Oberlandesgericht Braunschweig
Beschl. v. 27.01.2010, Az.: Ss (OWi) 219/09

Anforderungen an das Erkennenmüssen der fortdauernden Wirkung von Drogen bei einem längeren Zeitraum zwischen Einnahme eines Rauschmittels und der Begehung einer Tat bzw. Drogenfahrt

Bibliographie

Gericht
OLG Braunschweig
Datum
27.01.2010
Aktenzeichen
Ss (OWi) 219/09
Entscheidungsform
Beschluss
Referenz
WKRS 2010, 11404
Entscheidungsname
[keine Angabe]
ECLI
ECLI:DE:OLGBS:2010:0127.SS.OWI219.09.0A

Verfahrensgang

vorgehend
AG Goslar - 21.09.2009

Fundstellen

  • StV 2010, 687
  • StraFo 2010, 215

Verfahrensgegenstand

Ordnungswidriges Verhalten im Straßenverkehr

Amtlicher Leitsatz

Liegt zwischen der Einnahme eines Rauschmittels und der Begehung der Tat/Drogenfahrt längere Zeit bedarf es hinsichtlich der Feststellung der Fahrlässigkeit nähere Feststellungen, dass der Betroffene die Möglichkeit fortdauernder Wirkung der Drogen hätte erkennen können und müssen.

in der Bußgeldsache
...

··········

> AUFGABEN
(1) Welches Gericht hat laut dem Beschluss des OLG Braunschweig in dem Verfahren vorher entschieden, und an welchem Datum?
(2) Prüfe, ob die folgenden Aussagen mit dem Beschluss des OLG Braunschweig übereinstimmen. Begründe jede Antwort mit einem wörtlichen Zitat aus dem Beschluss: (a) Der Beschluss erging am 27.01.2010. (b) Als Entscheidungsname ist „Drogenfahrt“ angegeben. (c) Gegenstand des Verfahrens ist ordnungswidriges Verhalten im Straßenverkehr.
(3) Knüpfe an den Beschluss des OLG Braunschweig nach den Worten „in der Bußgeldsache“ an und schreibe ihn weiter.

> DIE DATEN
··········

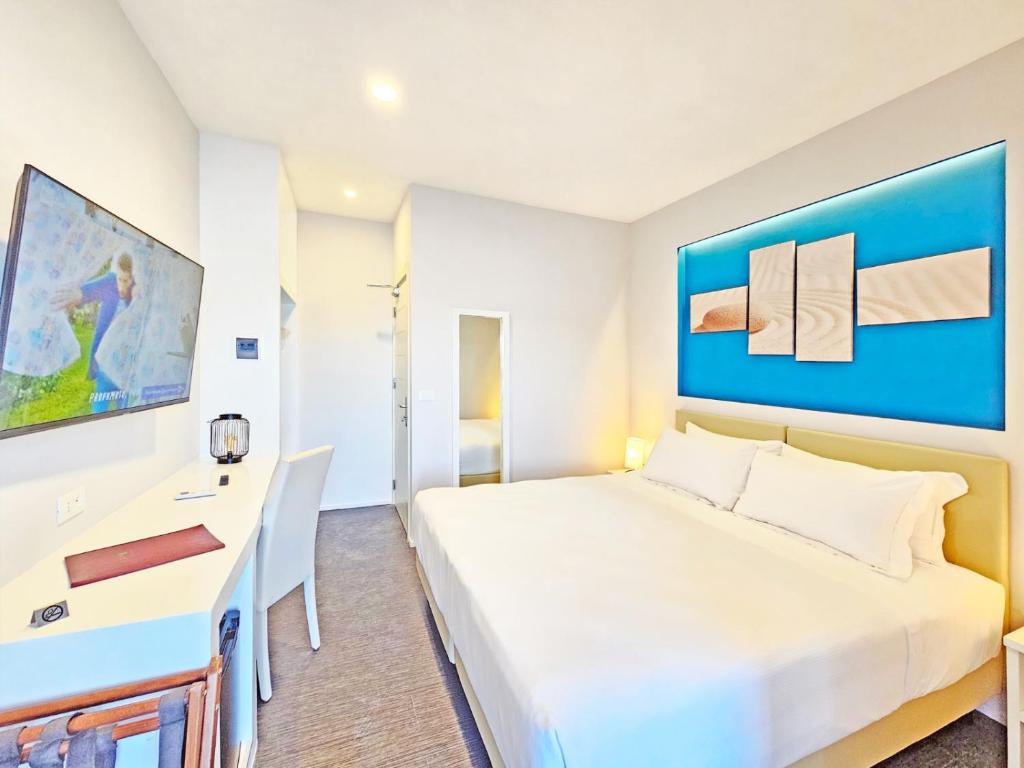 Łóżko lub łóżka w pokoju w obiekcie Hotel l'Approdo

··········

> LÖSUNGEN
(1) Das AG Goslar, am 21.09.2009.

(2)
(a) Ja: „27.01.2010“
(b) Nein: „[keine Angabe]“
(c) Ja: „Ordnungswidriges Verhalten im Straßenverkehr“

(3)
hat der Einzelrichter des Senats für Bußgeldsachen des Oberlandesgerichts Braunschweig
am 27.01.2010
beschlossen:

Tenor:

Auf die Rechtsbeschwerde des Betroffenen wird das Urteil des Amtsgerichts Goslar vom 21. September 2009 aufgehoben.

Die Sache wird zur erneuten Verhandlung und Entscheidung - auch über die Kosten der Rechtsbeschwerde - an das Amtsgericht Goslar zurückverwiesen.

Gründe

1

Die Rechtsbeschwerde hat einen vorläufigen Erfolg.

2

I.

Durch das angefochtene Urteil ist der Betroffene wegen fahrlässigen Führens eines Kraftfahrzeugs unter dem Einfluss von Alkohol und Drogen mit einer Geldbuße von 375,00 Euro und einem Fahrverbot von einem Monat (mit viermonatiger Abgabefrist) belegt worden. Das Amtsgericht hat festgestellt, dass der Betroffene am 13, November 2008 um 01.30 Uhr mit dem Pkw Opel, amtliches Kennzeichen XXXX in Goslar u.a. die Waldenburgerstraße befahren habe und dabei unter der Wirkung von Cannabinoiden sowie unter Alkoholeinfluss (Blutalkoholgehalt; 0,67 gPromille) gestanden habe.

3

Hiergegen hat der Betroffene unter Erhebung der Verfahrens- und der Sachrüge die Rechtsbeschwerde eingelegt Die Generalstaatsanwaltschaft unterstützt das Rechtsmittel und hat beantragt wie erkannt.

4

Die Rechtsbeschwerde ist in zulässiger Weise eingelegt und begründet worden; sie hat in der Sache selbst bereits auf die Sachrüge hin einen Zwischenerfolg.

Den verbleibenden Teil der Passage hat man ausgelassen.